## [WHAT YOU SHOULD DO]
Print every line below without adding or leaving out a single word.

## [RECORDS FOR THIS TASK]
"""

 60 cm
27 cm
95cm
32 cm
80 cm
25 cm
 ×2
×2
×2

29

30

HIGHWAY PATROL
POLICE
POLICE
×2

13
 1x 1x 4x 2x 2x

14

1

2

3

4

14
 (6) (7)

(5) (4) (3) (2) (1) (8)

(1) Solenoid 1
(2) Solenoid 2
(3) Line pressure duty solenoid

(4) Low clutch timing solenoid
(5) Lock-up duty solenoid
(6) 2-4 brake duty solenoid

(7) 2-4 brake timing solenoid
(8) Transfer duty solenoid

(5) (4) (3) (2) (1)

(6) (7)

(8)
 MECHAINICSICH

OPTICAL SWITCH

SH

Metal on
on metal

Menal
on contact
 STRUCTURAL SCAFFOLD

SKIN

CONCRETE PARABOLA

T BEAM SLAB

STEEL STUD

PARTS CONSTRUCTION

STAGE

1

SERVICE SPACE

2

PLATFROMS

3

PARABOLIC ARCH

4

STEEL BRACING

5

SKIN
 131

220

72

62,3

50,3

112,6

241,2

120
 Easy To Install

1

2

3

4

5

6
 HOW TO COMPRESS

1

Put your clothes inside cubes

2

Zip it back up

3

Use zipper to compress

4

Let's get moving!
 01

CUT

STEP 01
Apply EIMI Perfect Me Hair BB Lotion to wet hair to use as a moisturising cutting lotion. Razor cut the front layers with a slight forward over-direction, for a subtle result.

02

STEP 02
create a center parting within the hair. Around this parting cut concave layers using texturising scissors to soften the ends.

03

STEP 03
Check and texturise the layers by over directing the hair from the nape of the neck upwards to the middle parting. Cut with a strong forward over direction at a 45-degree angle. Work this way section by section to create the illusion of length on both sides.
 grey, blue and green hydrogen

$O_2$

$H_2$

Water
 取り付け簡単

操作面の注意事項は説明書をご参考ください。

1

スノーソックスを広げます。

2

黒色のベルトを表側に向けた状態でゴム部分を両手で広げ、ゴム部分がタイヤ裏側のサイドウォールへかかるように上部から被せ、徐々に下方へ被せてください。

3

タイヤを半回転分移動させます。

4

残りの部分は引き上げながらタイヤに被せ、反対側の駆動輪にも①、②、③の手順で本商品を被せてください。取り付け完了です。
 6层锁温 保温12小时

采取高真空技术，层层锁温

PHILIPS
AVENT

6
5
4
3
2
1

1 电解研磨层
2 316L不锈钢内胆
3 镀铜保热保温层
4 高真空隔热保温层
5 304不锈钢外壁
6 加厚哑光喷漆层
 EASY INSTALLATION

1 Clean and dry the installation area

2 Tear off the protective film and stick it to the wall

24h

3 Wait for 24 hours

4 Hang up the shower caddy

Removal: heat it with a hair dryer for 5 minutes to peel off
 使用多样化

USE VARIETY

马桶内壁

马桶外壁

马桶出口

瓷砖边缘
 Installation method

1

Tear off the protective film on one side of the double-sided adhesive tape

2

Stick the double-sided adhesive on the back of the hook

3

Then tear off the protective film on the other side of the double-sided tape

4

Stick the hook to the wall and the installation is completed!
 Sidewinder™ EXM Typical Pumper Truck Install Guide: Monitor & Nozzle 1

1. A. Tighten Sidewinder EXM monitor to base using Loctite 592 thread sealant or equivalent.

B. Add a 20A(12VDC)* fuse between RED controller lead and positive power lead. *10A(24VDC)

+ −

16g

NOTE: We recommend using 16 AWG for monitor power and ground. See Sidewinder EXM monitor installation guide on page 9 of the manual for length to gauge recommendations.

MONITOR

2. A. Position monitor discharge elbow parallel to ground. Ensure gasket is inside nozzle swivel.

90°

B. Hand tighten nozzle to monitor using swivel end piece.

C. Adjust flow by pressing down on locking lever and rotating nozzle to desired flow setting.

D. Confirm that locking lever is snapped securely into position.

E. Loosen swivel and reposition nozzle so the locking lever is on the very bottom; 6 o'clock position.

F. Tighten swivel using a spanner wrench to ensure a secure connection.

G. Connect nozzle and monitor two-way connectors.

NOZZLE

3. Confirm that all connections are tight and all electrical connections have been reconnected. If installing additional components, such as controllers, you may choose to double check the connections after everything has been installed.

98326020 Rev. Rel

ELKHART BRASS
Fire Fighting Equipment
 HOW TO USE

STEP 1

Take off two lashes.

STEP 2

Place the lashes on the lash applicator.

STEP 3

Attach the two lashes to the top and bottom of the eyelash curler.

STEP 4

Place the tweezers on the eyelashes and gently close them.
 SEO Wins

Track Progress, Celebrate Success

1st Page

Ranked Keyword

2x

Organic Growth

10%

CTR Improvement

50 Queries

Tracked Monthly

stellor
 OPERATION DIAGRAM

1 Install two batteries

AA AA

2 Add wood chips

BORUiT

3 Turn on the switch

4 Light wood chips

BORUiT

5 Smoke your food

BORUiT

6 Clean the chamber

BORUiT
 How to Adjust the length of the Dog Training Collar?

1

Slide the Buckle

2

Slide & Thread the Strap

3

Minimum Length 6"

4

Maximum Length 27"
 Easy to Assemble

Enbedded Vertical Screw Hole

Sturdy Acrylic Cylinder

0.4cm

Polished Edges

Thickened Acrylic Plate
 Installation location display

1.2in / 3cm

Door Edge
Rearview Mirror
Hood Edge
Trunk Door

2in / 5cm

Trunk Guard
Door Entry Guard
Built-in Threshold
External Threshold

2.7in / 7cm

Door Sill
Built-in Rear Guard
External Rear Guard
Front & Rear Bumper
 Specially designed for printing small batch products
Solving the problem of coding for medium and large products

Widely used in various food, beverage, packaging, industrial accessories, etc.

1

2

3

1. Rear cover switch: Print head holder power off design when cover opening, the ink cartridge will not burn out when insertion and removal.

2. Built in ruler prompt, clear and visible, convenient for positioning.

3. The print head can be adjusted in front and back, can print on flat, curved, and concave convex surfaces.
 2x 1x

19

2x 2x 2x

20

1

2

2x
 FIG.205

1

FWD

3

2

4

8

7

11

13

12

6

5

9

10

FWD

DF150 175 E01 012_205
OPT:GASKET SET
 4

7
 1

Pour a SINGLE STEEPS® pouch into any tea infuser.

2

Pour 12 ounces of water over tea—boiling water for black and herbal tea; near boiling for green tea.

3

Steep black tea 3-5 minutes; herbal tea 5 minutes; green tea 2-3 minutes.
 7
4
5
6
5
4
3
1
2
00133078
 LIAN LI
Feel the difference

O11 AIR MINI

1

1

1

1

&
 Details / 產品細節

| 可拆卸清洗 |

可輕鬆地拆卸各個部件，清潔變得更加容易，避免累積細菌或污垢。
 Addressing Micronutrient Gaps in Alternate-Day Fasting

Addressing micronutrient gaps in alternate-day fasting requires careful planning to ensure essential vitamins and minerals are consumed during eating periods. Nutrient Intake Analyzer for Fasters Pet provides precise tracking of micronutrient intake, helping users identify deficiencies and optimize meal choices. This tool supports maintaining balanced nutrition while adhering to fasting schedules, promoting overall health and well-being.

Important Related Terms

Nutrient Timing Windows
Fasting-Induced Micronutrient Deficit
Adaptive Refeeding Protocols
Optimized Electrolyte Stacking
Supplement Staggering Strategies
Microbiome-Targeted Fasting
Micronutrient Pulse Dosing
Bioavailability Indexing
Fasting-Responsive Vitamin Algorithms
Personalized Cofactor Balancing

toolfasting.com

"""

## [EXERCISE SOLUTION]
 60 cm
27 cm
95cm
32 cm
80 cm
25 cm
 ×2
×2
×2

29

30

HIGHWAY PATROL
POLICE
POLICE
×2

13
 1x 1x 4x 2x 2x

14

1

2

3

4

14
 (6) (7)

(5) (4) (3) (2) (1) (8)

(1) Solenoid 1
(2) Solenoid 2
(3) Line pressure duty solenoid

(4) Low clutch timing solenoid
(5) Lock-up duty solenoid
(6) 2-4 brake duty solenoid

(7) 2-4 brake timing solenoid
(8) Transfer duty solenoid

(5) (4) (3) (2) (1)

(6) (7)

(8)
 MECHAINICSICH

OPTICAL SWITCH

SH

Metal on
on metal

Menal
on contact
 STRUCTURAL SCAFFOLD

SKIN

CONCRETE PARABOLA

T BEAM SLAB

STEEL STUD

PARTS CONSTRUCTION

STAGE

1

SERVICE SPACE

2

PLATFROMS

3

PARABOLIC ARCH

4

STEEL BRACING

5

SKIN
 131

220

72

62,3

50,3

112,6

241,2

120
 Easy To Install

1

2

3

4

5

6
 HOW TO COMPRESS

1

Put your clothes inside cubes

2

Zip it back up

3

Use zipper to compress

4

Let's get moving!
 01

CUT

STEP 01
Apply EIMI Perfect Me Hair BB Lotion to wet hair to use as a moisturising cutting lotion. Razor cut the front layers with a slight forward over-direction, for a subtle result.

02

STEP 02
create a center parting within the hair. Around this parting cut concave layers using texturising scissors to soften the ends.

03

STEP 03
Check and texturise the layers by over directing the hair from the nape of the neck upwards to the middle parting. Cut with a strong forward over direction at a 45-degree angle. Work this way section by section to create the illusion of length on both sides.
 grey, blue and green hydrogen

$O_2$

$H_2$

Water
 取り付け簡単

操作面の注意事項は説明書をご参考ください。

1

スノーソックスを広げます。

2

黒色のベルトを表側に向けた状態でゴム部分を両手で広げ、ゴム部分がタイヤ裏側のサイドウォールへかかるように上部から被せ、徐々に下方へ被せてください。

3

タイヤを半回転分移動させます。

4

残りの部分は引き上げながらタイヤに被せ、反対側の駆動輪にも①、②、③の手順で本商品を被せてください。取り付け完了です。
 6层锁温 保温12小时

采取高真空技术，层层锁温

PHILIPS
AVENT

6
5
4
3
2
1

1 电解研磨层
2 316L不锈钢内胆
3 镀铜保热保温层
4 高真空隔热保温层
5 304不锈钢外壁
6 加厚哑光喷漆层
 EASY INSTALLATION

1 Clean and dry the installation area

2 Tear off the protective film and stick it to the wall

24h

3 Wait for 24 hours

4 Hang up the shower caddy

Removal: heat it with a hair dryer for 5 minutes to peel off
 使用多样化

USE VARIETY

马桶内壁

马桶外壁

马桶出口

瓷砖边缘
 Installation method

1

Tear off the protective film on one side of the double-sided adhesive tape

2

Stick the double-sided adhesive on the back of the hook

3

Then tear off the protective film on the other side of the double-sided tape

4

Stick the hook to the wall and the installation is completed!
 Sidewinder™ EXM Typical Pumper Truck Install Guide: Monitor & Nozzle 1

1. A. Tighten Sidewinder EXM monitor to base using Loctite 592 thread sealant or equivalent.

B. Add a 20A(12VDC)* fuse between RED controller lead and positive power lead. *10A(24VDC)

+ −

16g

NOTE: We recommend using 16 AWG for monitor power and ground. See Sidewinder EXM monitor installation guide on page 9 of the manual for length to gauge recommendations.

MONITOR

2. A. Position monitor discharge elbow parallel to ground. Ensure gasket is inside nozzle swivel.

90°

B. Hand tighten nozzle to monitor using swivel end piece.

C. Adjust flow by pressing down on locking lever and rotating nozzle to desired flow setting.

D. Confirm that locking lever is snapped securely into position.

E. Loosen swivel and reposition nozzle so the locking lever is on the very bottom; 6 o'clock position.

F. Tighten swivel using a spanner wrench to ensure a secure connection.

G. Connect nozzle and monitor two-way connectors.

NOZZLE

3. Confirm that all connections are tight and all electrical connections have been reconnected. If installing additional components, such as controllers, you may choose to double check the connections after everything has been installed.

98326020 Rev. Rel

ELKHART BRASS
Fire Fighting Equipment
 HOW TO USE

STEP 1

Take off two lashes.

STEP 2

Place the lashes on the lash applicator.

STEP 3

Attach the two lashes to the top and bottom of the eyelash curler.

STEP 4

Place the tweezers on the eyelashes and gently close them.
 SEO Wins

Track Progress, Celebrate Success

1st Page

Ranked Keyword

2x

Organic Growth

10%

CTR Improvement

50 Queries

Tracked Monthly

stellor
 OPERATION DIAGRAM

1 Install two batteries

AA AA

2 Add wood chips

BORUiT

3 Turn on the switch

4 Light wood chips

BORUiT

5 Smoke your food

BORUiT

6 Clean the chamber

BORUiT
 How to Adjust the length of the Dog Training Collar?

1

Slide the Buckle

2

Slide & Thread the Strap

3

Minimum Length 6"

4

Maximum Length 27"
 Easy to Assemble

Enbedded Vertical Screw Hole

Sturdy Acrylic Cylinder

0.4cm

Polished Edges

Thickened Acrylic Plate
 Installation location display

1.2in / 3cm

Door Edge
Rearview Mirror
Hood Edge
Trunk Door

2in / 5cm

Trunk Guard
Door Entry Guard
Built-in Threshold
External Threshold

2.7in / 7cm

Door Sill
Built-in Rear Guard
External Rear Guard
Front & Rear Bumper
 Specially designed for printing small batch products
Solving the problem of coding for medium and large products

Widely used in various food, beverage, packaging, industrial accessories, etc.

1

2

3

1. Rear cover switch: Print head holder power off design when cover opening, the ink cartridge will not burn out when insertion and removal.

2. Built in ruler prompt, clear and visible, convenient for positioning.

3. The print head can be adjusted in front and back, can print on flat, curved, and concave convex surfaces.
 2x 1x

19

2x 2x 2x

20

1

2

2x
 FIG.205

1

FWD

3

2

4

8

7

11

13

12

6

5

9

10

FWD

DF150 175 E01 012_205
OPT:GASKET SET
 4

7
 1

Pour a SINGLE STEEPS® pouch into any tea infuser.

2

Pour 12 ounces of water over tea—boiling water for black and herbal tea; near boiling for green tea.

3

Steep black tea 3-5 minutes; herbal tea 5 minutes; green tea 2-3 minutes.
 7
4
5
6
5
4
3
1
2
00133078
 LIAN LI
Feel the difference

O11 AIR MINI

1

1

1

1

&
 Details / 產品細節

| 可拆卸清洗 |

可輕鬆地拆卸各個部件，清潔變得更加容易，避免累積細菌或污垢。
 Addressing Micronutrient Gaps in Alternate-Day Fasting

Addressing micronutrient gaps in alternate-day fasting requires careful planning to ensure essential vitamins and minerals are consumed during eating periods. Nutrient Intake Analyzer for Fasters Pet provides precise tracking of micronutrient intake, helping users identify deficiencies and optimize meal choices. This tool supports maintaining balanced nutrition while adhering to fasting schedules, promoting overall health and well-being.

Important Related Terms

Nutrient Timing Windows
Fasting-Induced Micronutrient Deficit
Adaptive Refeeding Protocols
Optimized Electrolyte Stacking
Supplement Staggering Strategies
Microbiome-Targeted Fasting
Micronutrient Pulse Dosing
Bioavailability Indexing
Fasting-Responsive Vitamin Algorithms
Personalized Cofactor Balancing

toolfasting.com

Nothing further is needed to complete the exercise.